### Problem description
Copy out the records word for word, from the line with "Which among the" through the end of the records, leaving out any pictures.
● ● ●
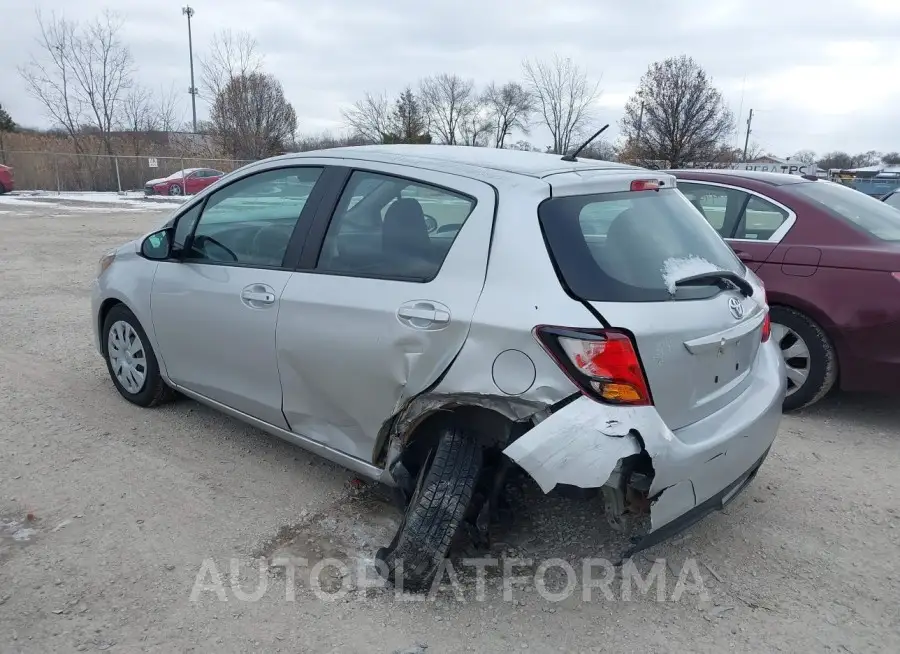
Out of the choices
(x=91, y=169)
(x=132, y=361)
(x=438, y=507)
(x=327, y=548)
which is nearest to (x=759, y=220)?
(x=438, y=507)

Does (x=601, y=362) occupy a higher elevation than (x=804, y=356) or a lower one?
higher

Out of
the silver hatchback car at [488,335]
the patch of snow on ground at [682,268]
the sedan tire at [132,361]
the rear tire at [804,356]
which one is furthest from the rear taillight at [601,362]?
the sedan tire at [132,361]

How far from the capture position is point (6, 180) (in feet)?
89.8

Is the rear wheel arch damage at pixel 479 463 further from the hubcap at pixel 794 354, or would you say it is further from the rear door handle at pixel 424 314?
the hubcap at pixel 794 354

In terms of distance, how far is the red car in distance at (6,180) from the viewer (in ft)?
89.2

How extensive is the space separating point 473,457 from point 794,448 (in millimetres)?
2436

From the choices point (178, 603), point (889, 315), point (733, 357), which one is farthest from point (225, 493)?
point (889, 315)

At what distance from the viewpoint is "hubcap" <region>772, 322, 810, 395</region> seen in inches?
178

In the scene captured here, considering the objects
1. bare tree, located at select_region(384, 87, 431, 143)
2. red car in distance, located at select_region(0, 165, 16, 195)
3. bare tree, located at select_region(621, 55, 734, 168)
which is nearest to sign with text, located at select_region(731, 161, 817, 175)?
bare tree, located at select_region(621, 55, 734, 168)

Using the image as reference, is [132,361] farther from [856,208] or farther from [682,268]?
[856,208]

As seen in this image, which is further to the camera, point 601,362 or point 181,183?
point 181,183

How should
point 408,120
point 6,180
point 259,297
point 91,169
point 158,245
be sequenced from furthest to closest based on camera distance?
point 408,120
point 91,169
point 6,180
point 158,245
point 259,297

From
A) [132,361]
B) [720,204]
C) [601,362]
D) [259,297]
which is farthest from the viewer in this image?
[720,204]

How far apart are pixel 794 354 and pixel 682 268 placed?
2.23 m
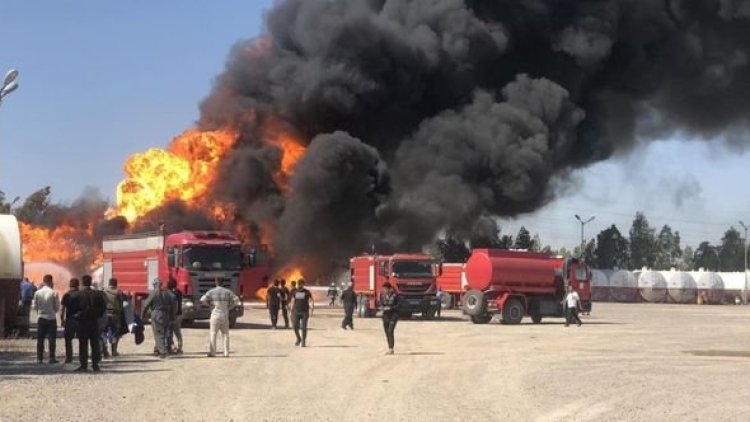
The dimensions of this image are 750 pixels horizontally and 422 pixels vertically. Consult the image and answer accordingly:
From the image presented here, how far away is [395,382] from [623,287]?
73524mm

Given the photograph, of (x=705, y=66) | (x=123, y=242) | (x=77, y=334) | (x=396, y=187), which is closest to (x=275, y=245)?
(x=396, y=187)

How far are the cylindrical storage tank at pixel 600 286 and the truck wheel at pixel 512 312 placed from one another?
4810 cm

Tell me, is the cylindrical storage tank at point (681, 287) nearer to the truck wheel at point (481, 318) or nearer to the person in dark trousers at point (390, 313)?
the truck wheel at point (481, 318)

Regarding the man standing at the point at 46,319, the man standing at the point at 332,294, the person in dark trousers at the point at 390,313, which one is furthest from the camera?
the man standing at the point at 332,294

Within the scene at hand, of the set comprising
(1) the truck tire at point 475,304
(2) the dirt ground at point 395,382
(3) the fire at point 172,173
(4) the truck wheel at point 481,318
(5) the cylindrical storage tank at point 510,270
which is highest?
(3) the fire at point 172,173

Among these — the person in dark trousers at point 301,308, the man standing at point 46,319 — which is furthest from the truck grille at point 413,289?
the man standing at point 46,319

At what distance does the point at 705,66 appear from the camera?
61250 millimetres

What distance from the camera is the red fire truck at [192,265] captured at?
31.6 meters

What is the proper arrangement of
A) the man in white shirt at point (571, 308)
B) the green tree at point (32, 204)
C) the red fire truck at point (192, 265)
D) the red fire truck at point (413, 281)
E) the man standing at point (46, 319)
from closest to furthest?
the man standing at point (46, 319), the red fire truck at point (192, 265), the man in white shirt at point (571, 308), the red fire truck at point (413, 281), the green tree at point (32, 204)

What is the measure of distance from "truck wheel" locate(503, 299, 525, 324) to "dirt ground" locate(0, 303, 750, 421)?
34.8 ft

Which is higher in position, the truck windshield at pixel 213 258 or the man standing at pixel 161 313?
the truck windshield at pixel 213 258

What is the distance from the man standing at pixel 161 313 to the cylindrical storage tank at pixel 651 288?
71.8 metres

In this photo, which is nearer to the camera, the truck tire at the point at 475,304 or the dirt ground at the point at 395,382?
the dirt ground at the point at 395,382

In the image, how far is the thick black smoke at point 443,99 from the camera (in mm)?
56469
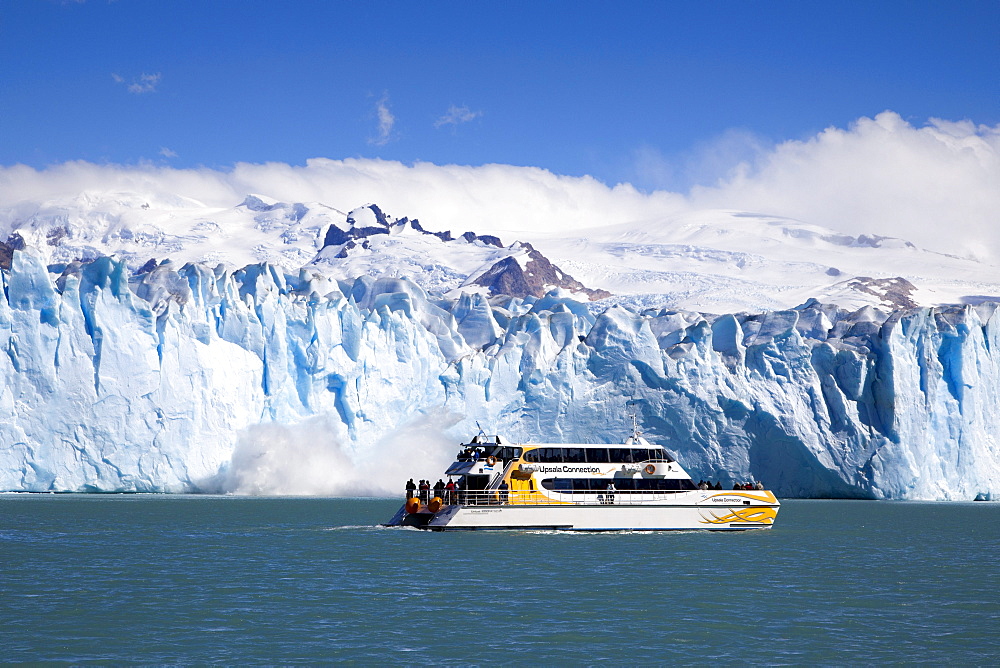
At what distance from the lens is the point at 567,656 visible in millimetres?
14430

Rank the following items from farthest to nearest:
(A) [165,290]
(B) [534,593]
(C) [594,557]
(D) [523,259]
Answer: (D) [523,259], (A) [165,290], (C) [594,557], (B) [534,593]

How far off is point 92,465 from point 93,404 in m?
2.69

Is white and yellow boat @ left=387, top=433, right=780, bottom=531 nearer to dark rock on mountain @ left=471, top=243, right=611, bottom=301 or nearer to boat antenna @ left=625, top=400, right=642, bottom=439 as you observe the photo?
boat antenna @ left=625, top=400, right=642, bottom=439

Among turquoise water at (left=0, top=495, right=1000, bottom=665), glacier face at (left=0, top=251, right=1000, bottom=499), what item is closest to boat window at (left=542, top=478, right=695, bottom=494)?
turquoise water at (left=0, top=495, right=1000, bottom=665)

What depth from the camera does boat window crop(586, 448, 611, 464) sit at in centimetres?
3241

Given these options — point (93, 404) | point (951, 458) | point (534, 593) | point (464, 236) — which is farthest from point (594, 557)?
point (464, 236)

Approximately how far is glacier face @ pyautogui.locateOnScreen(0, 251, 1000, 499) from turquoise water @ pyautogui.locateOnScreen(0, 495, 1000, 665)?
17.4m

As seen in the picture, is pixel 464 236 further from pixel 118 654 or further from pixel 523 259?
pixel 118 654

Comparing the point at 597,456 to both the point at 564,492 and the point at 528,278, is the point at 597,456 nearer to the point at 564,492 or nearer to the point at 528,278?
the point at 564,492

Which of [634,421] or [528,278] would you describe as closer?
[634,421]

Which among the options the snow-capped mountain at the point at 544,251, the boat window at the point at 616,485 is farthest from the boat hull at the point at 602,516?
the snow-capped mountain at the point at 544,251

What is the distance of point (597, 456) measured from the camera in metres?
32.5

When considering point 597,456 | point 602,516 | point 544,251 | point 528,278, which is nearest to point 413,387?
point 597,456

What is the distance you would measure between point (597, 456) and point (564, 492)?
149cm
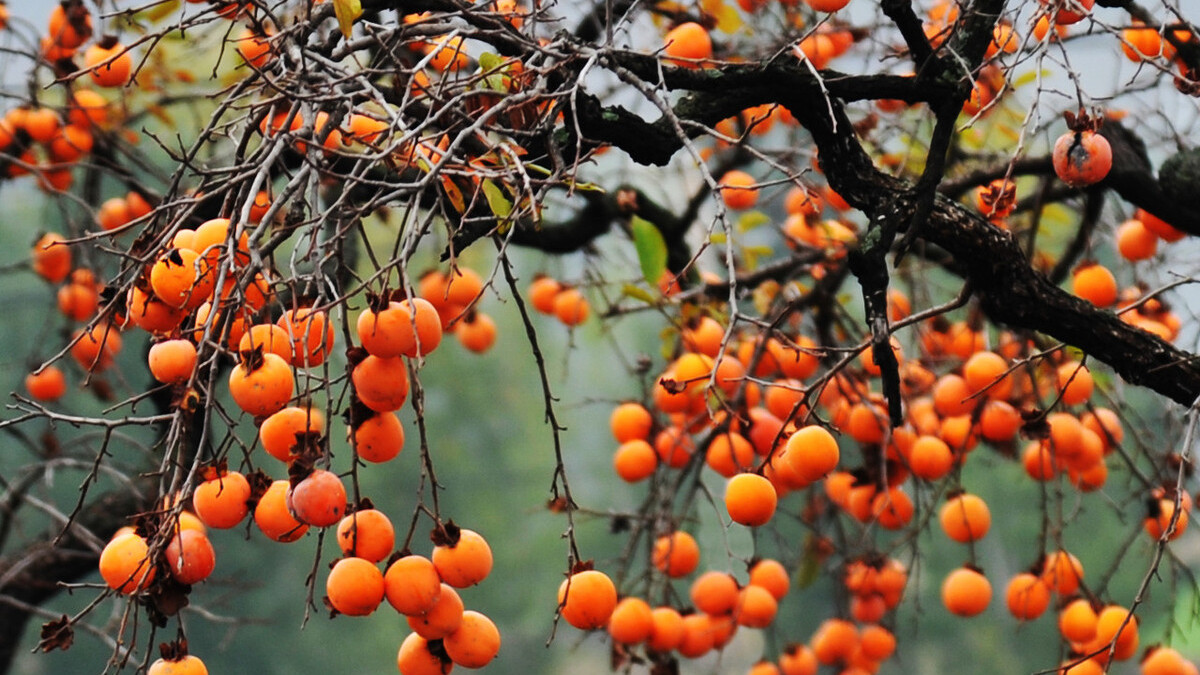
● ● ●
### Completed exercise
Which among the options the snow-capped mountain at the point at 544,251, the boat window at the point at 616,485 is farthest from the boat hull at the point at 602,516?
the snow-capped mountain at the point at 544,251

What is the distance of point (597, 456) measured from the camera in metres?
32.5

When considering point 597,456 | point 602,516 | point 544,251 | point 528,278, which is nearest to point 413,387?
point 597,456

What is the distance you would measure between point (597, 456) and point (564, 492)?
149cm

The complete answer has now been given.